• F.A. Hayek: The Road to Serfdom; The University of Chicago Press; 1944-994, 266pp.

The John Locke Foundation is celebrating the 60th anniversary of F.A. Hayek’s revolutionary work combating the economics of socialism, The Road to Serfdom. Hayek was a free market, “Austrian school” economist and winner of the Nobel Prize in economics in 1974. He died in 1992 at 92.

Hayek wrote The Road to Serfdom in 1944, unaware of the impact it would have in economic and political thought. The book was published in several dozen languages, read, and heralded by Winston Churchill, Ronald Reagan, George Orwell, and Margaret Thatcher, and selected by the New York Public Library as one of the 100 most influential books of the 20th century.

The Road to Serfdom was meant to highlight and condemn an insidious socialistic tendency on the rise in England. In the book Hayek paints a picture of the tragedy of socialism’s planned economy. Hayek vouchsafes to the readers of today the dangers of a planned economy’s ability to remold the human psyche, a metamorphosis during Hayek’s time that resulted in the destructive force of German nationalism during World War II. In the introduction to the 50th anniversary edition of the book, published in 1994, Hayek’s close friend and fellow Nobel Laureate Milton Friedman says Hayek “persuasively demonstrates” the necessity for an “individualistic society” in order to uphold the “widespread demand for freedom to ‘do one’s own thing’.”
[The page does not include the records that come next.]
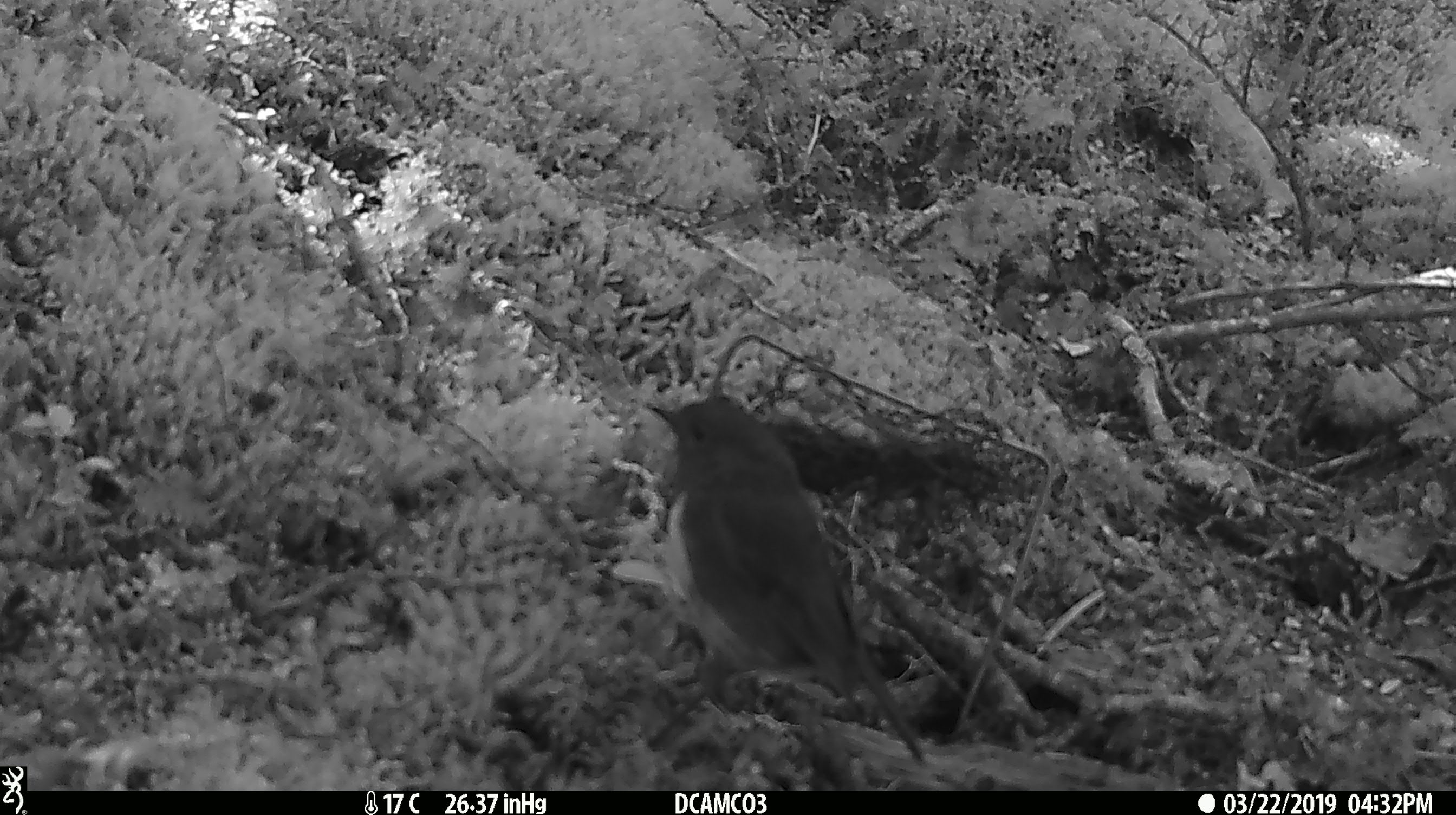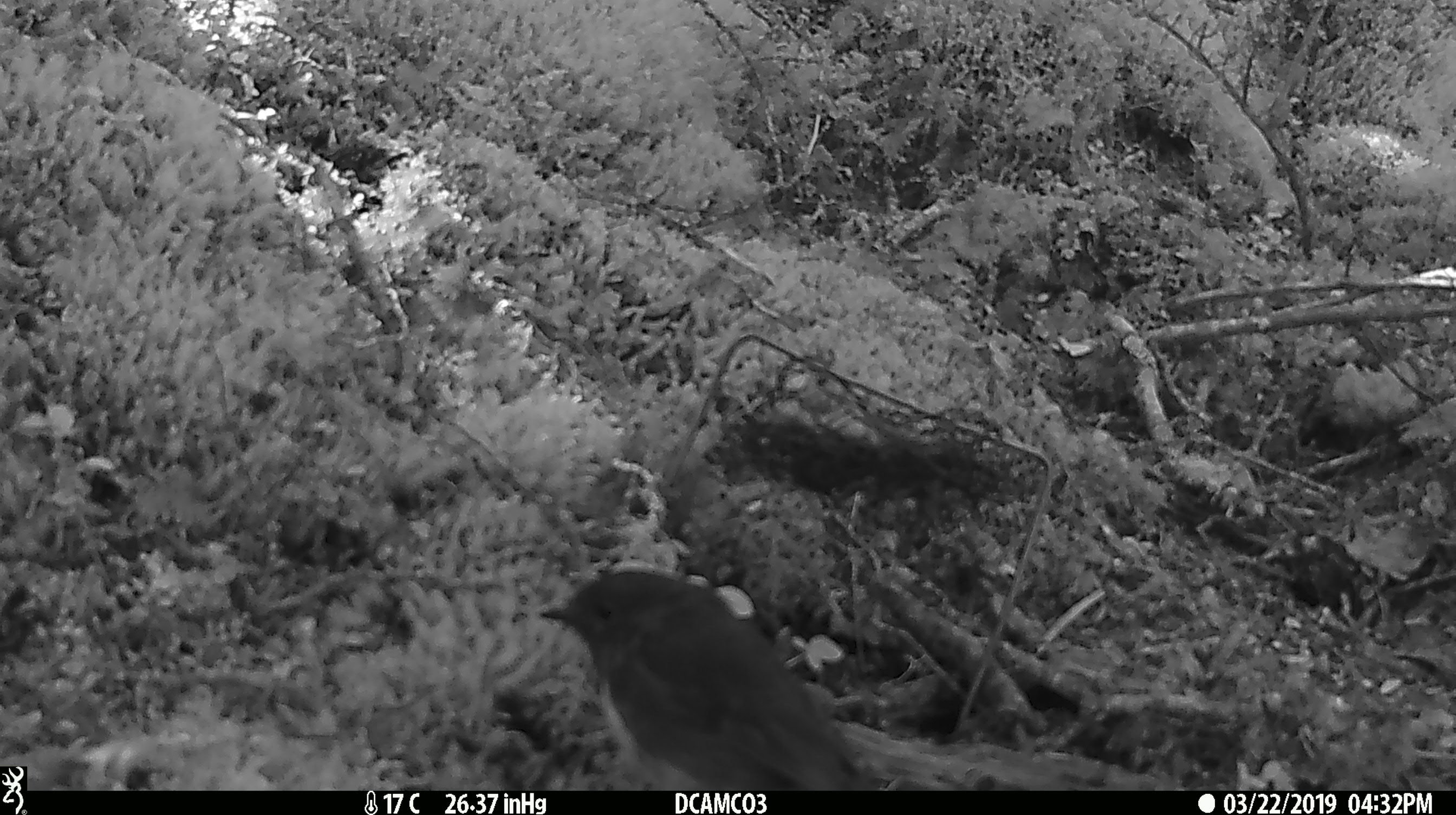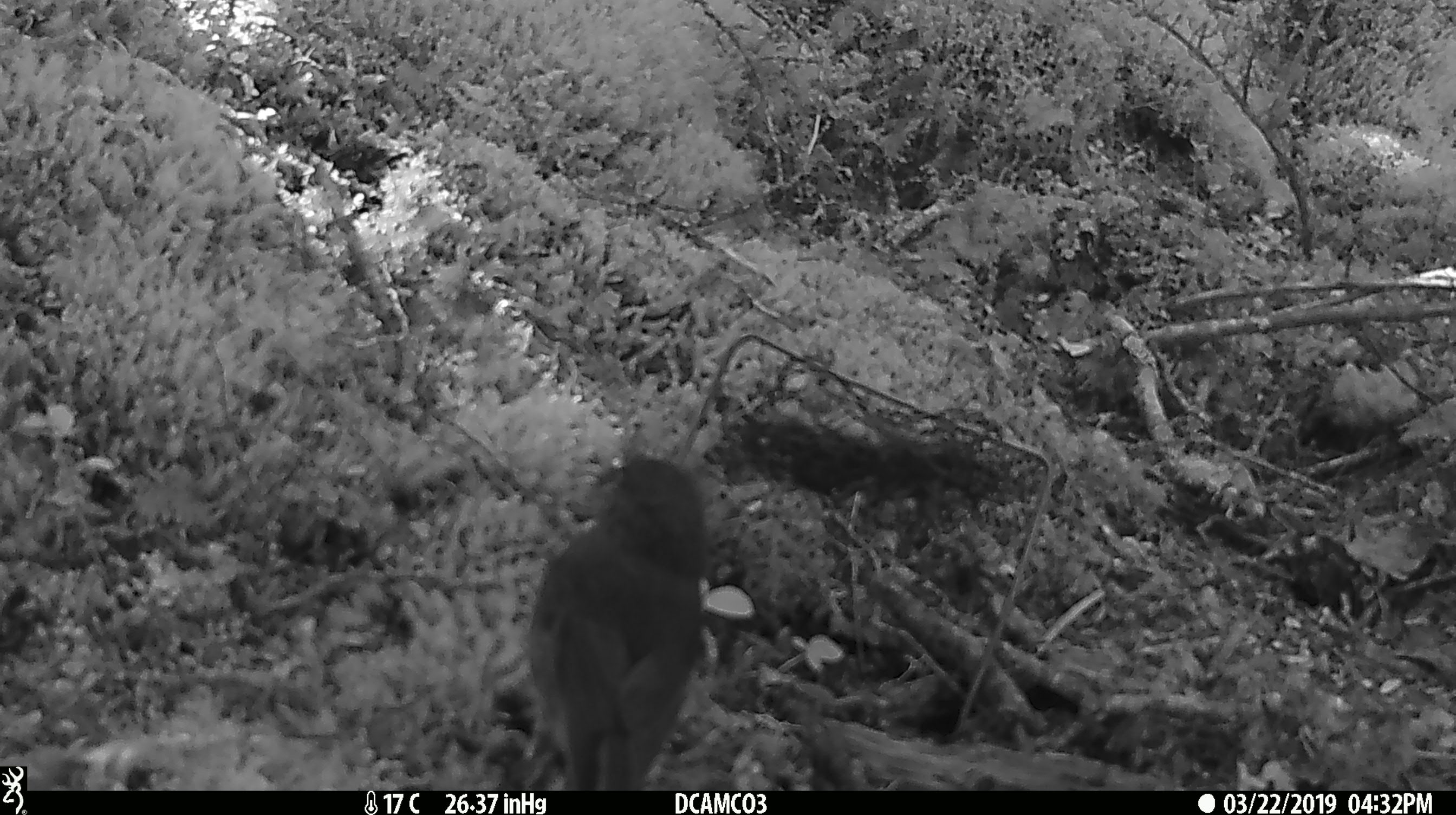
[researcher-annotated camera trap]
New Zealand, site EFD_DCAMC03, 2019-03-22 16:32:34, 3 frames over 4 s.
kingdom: Animalia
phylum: Chordata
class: Aves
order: Passeriformes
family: Petroicidae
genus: Petroica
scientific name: Petroica australis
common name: new zealand robin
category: robin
Recalling the tragedies of WWII we would be hard-pressed to discover, in totality, why such travesties occurred. Hayek digs to the underlying foundation of Germany’s form of socialism, i.e. nazism, and argues that the massive deaths and violations to human freedom did not come from the German people specifically, but were a product of misdirected values embedded in socialism itself. The essential question for every society structuring a government and economy is how should we plan our lives effectively and more importantly, who should do the planning? One answer is socialism. In seeking sanctuary in a state-planned economy we no longer “make use of the spontaneous forces found in a free society.” Instead, Hayek says, in socialism, we “replace the impersonal and anonymous mechanism of the market by the collective and ‘conscious’ direction of all social forces to deliberately chosen goals.”

Hayek contends that relegating the economic power of the people to the state only acts to degrade the society as a whole. Hayek asks the question, should power be given to the people so “they can plan most successfully; or whether a rational utilization of our resources requires central direction” by an economic blueprint?

Under socialism the central planner rules as king. He controls the means of production, the things produced, and all capital investment. The planner’s goal is social equality. But there is no way for a single planner or group of planners to possibly control a whole nation’s economy with equality in mind. Inevitably there would surface partiality. Somehow those who believe in central planning cling to the hope that a single person or planning board can better predict the interactions of an economic system than can the individual planners endowed with the freedom to plan their own lives. “Yet it is this false hope as much as anything,” as Hayek says, “which drives us along the road to planning.”

When we buy into this “false hope,” we disconnect ourselves from our own identities. We no longer hold our own values: Our values are now the state’s values.

If we are to be directed by our own individual conscience, we cannot be governed by the economic central planning offered by socialism. To relinquish our economic freedoms would be to relinquish a tidal wave of other freedoms. The freedom to plan our economic lives is the freedom to plan our lives. There is no distinction. Our initial desire to weed out uncertainties by embracing socialism leads to the conclusion that “every activity must derive its justification from a conscious social purpose. There must be no spontaneous, unguided activity, because it might produce results that cannot be foreseen and for which the plan does not provide.” But, it is the spontaneity of the unhindered will that allows us to be free. The more freedom we have, the more choice will be made available to handle those very vicissitudes that scare some men but invigorate others.